Ground turns cold, Kelly and Dinos burn bold

By Gavin Schafer

It starts two to three hours after death, the stiffening of the skeletal muscles after the body is robbed of warmth and circulation.

Rigor mortis.

Probably not a huge concern for the living, but its cousin; a late Fall chill, is certainly a concern around here. Especially if you’re a receiver: limber fingers on sweaty palms are quickly turned to stone in single-digit temperatures. Getting to the drop zone, evading the coverage, catching the already slick pigskin and then hanging on to it.

So keeping the old fingees warm is hard enough, but 28-year-old Dinosaurs receiver Sean Kelly has shown himself quite competent in this regard, not to mention the rest of the above-mentioned duties.

Where else to test a hot-blooded native Calgarian’s vigour than in good old ‘Freezing Manitoba,’ (at least that’s what can be made out on their icy license plates)? It was there, on a chilly day in Winnipeg (who knew?) that Kelly made nine catches for a total of 138 yards against the University of Manitoba Bisons. One catch saw him tip-toe into the opposing end zone, adding to a convincing 63­20 Dinos victory. With the Bisons playing man defence, Kelly was pleasantly surprised with the Dinos’ offensive squad getting most of the yards in the air.
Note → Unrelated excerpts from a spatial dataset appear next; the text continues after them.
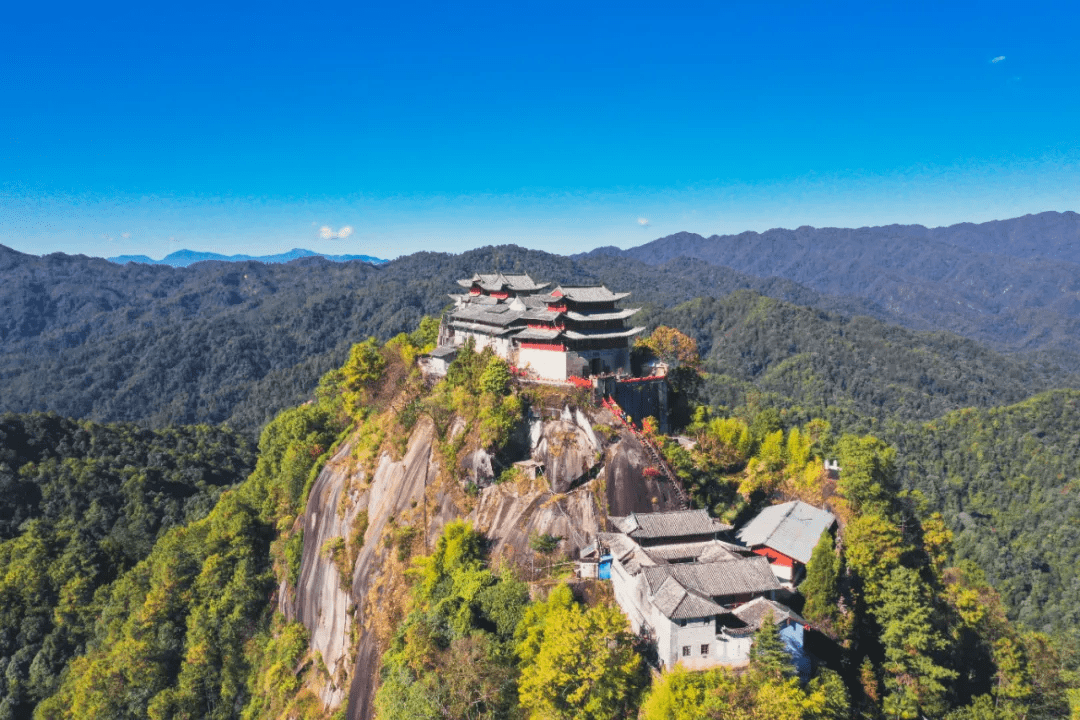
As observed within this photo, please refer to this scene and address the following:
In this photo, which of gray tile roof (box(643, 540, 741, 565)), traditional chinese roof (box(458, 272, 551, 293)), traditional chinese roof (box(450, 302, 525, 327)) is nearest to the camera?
gray tile roof (box(643, 540, 741, 565))

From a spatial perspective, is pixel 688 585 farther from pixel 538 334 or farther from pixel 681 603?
pixel 538 334

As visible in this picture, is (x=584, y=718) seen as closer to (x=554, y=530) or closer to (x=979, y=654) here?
(x=554, y=530)

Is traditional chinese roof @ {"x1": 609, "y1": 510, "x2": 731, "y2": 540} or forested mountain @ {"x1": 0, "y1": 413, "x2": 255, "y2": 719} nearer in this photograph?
traditional chinese roof @ {"x1": 609, "y1": 510, "x2": 731, "y2": 540}

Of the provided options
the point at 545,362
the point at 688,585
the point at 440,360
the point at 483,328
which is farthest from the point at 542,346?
the point at 688,585

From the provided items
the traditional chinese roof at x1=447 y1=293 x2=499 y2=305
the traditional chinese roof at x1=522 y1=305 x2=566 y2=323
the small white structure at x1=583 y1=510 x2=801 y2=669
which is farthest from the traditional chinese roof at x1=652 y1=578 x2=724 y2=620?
the traditional chinese roof at x1=447 y1=293 x2=499 y2=305

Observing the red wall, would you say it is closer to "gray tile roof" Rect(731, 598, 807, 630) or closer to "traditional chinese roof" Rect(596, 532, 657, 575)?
"gray tile roof" Rect(731, 598, 807, 630)

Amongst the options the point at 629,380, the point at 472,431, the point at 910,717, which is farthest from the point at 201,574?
the point at 910,717
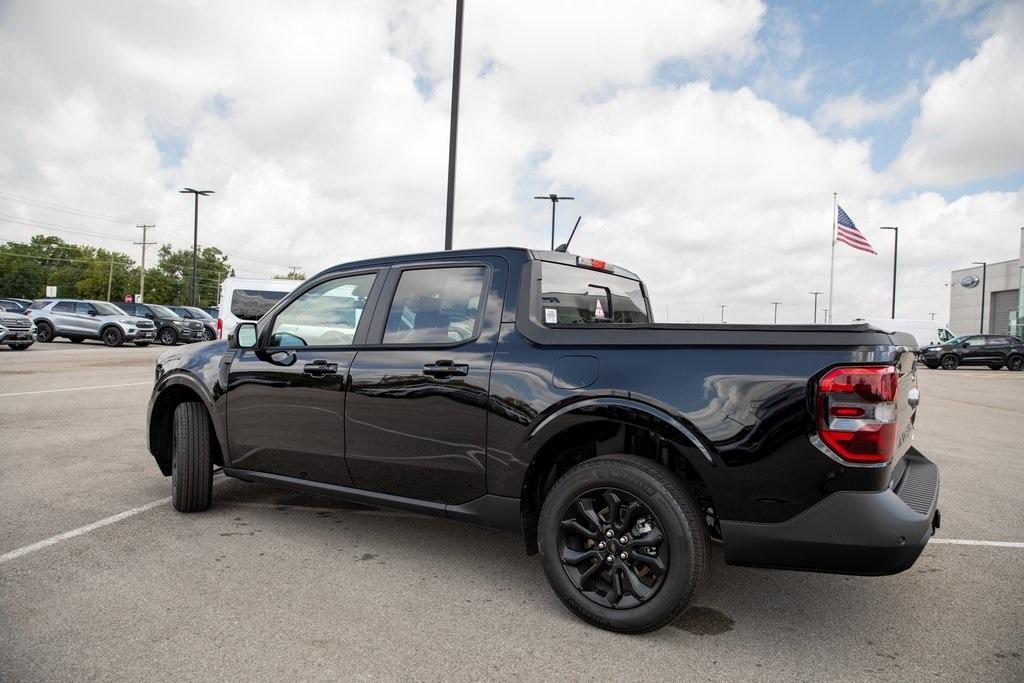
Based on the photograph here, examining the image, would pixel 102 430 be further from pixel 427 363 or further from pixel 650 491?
pixel 650 491

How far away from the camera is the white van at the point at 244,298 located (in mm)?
17297

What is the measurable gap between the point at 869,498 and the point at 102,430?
7.68 meters

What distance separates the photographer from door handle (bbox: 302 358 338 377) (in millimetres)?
3820

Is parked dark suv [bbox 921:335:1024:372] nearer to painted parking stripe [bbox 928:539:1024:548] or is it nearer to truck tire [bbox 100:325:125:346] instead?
painted parking stripe [bbox 928:539:1024:548]

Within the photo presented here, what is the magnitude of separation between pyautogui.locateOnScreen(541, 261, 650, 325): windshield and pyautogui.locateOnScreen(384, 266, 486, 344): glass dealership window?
0.36 metres

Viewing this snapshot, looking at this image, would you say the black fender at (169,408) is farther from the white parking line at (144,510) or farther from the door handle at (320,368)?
the door handle at (320,368)

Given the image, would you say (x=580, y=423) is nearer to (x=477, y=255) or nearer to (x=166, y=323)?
(x=477, y=255)

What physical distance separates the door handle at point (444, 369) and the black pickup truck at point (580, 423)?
0.01 m

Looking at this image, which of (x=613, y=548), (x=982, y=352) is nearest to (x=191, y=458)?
(x=613, y=548)

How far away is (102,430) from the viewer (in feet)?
24.8

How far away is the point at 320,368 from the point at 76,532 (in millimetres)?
1798

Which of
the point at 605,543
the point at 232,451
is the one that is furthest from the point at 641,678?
the point at 232,451

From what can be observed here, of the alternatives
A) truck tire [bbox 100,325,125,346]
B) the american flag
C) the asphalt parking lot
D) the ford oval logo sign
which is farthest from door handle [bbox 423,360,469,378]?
the ford oval logo sign

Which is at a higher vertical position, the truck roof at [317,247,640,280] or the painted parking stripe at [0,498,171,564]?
the truck roof at [317,247,640,280]
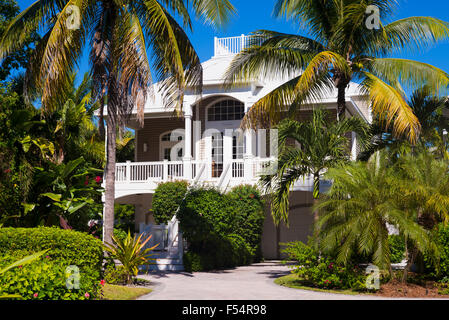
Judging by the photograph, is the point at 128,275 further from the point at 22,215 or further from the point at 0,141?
the point at 0,141

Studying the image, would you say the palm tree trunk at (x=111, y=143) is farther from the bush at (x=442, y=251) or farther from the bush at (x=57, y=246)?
the bush at (x=442, y=251)

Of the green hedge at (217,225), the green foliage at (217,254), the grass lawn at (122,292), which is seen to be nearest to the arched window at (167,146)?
the green hedge at (217,225)

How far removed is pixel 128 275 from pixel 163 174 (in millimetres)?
8847

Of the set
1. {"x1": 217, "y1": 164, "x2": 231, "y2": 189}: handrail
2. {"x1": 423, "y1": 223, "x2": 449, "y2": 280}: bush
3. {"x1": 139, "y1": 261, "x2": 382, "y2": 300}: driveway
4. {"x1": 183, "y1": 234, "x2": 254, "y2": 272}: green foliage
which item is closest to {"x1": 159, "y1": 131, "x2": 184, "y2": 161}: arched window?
{"x1": 217, "y1": 164, "x2": 231, "y2": 189}: handrail

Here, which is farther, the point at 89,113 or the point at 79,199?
the point at 89,113

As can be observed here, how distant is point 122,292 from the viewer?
12.0 m

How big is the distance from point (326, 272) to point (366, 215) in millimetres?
1890

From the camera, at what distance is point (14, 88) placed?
18234 mm

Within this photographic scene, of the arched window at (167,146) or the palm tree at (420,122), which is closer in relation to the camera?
the palm tree at (420,122)

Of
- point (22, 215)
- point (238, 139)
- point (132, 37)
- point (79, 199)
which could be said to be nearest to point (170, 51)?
point (132, 37)

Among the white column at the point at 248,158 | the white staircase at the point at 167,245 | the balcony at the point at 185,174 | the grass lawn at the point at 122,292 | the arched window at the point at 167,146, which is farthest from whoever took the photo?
the arched window at the point at 167,146

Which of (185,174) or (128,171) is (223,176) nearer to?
(185,174)

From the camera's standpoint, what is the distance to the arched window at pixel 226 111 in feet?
81.7

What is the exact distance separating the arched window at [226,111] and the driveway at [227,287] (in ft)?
28.4
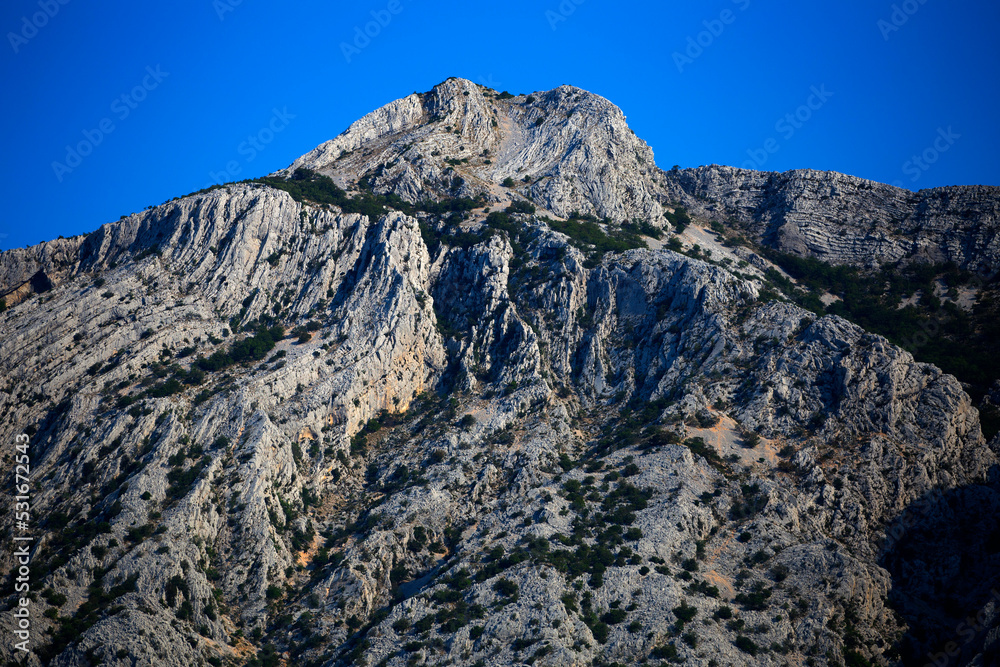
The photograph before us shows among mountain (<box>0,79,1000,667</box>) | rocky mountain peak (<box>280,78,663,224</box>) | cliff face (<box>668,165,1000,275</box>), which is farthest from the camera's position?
rocky mountain peak (<box>280,78,663,224</box>)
"There were a lot of passes thrown, I just happened to catch the most balls," says the James Fowler High School graduate of his performance last Saturday.

While self-admittedly not the fastest of the receivers, Kelly finds strength in his ability to adjust his direction and find open areas quickly. Add to that a good sense of ball position, some really good shoes and sticky gloves, and you find a dude quarterbacks are confident in hucking the ball to. Self- improvement means strategies for out-thinking the opponent for this truly visionary individual who, to the question of what he wants to be when he grows up, answers, "I want to be a man!" No simple task in this day and age, but he simplifies it by adding, "a successful man."

Yes, success, such a tangible achievement-one the Dinos will be well on the road to if they can defeat the University of British Columbia Thunderbirds this Saturday at McMahon stadium, the same Thunderbird squad that dominated in the first half of a 37­22 Dinos’ loss when they last met. Ironically, Calgary had just come off a trouncing of Manitoba the week before. Hmmm, never mind.

"It’s basically a playoff game for us," comments Dinos Head Coach Tony Fasano of the upcoming match-up. "We have to win it for a spot in the playoffs. There is an outside chance otherwise, but that means having other people playing for us and we don’t want that!"

To sum it up, a loss is bad because other teams have to lose for the Dinos to make the playoffs. A win is good because it betters the Dinos’ 3­2­0 record to 4­2­0. But a win of over 15 points is best because tied records force a look at the point spread for playoff contention. Fasano downplays his concern by pointing out the simple necessity of a strong start to the game as well as the fact that we’re "playing in our park."

So it’s no time to get cold feet boys, or cold hands for that matter. Sean Kelly can vouch for that, voicing, "If we drive well and hold onto the ball, we should be able to keep our defence off the field."

The only turnovers we’re looking for Saturday at 1:30 p.m. are b.c. alumni in their graves, as the red and yellow freeze their beloved T-Birds’ offence all the way to the bone, baby. And despite Kelly’s concerns about his age, he is far from ready for rigor mortis and the cold feeling in his hands could only result from holding the frosty Jug ‘O Justice which he has layed claim to when ubc linebacker Dan Elliot is iced on a projected warm day at McMahon. So come on by for the biggest game this year folks, and don’t forget your shades.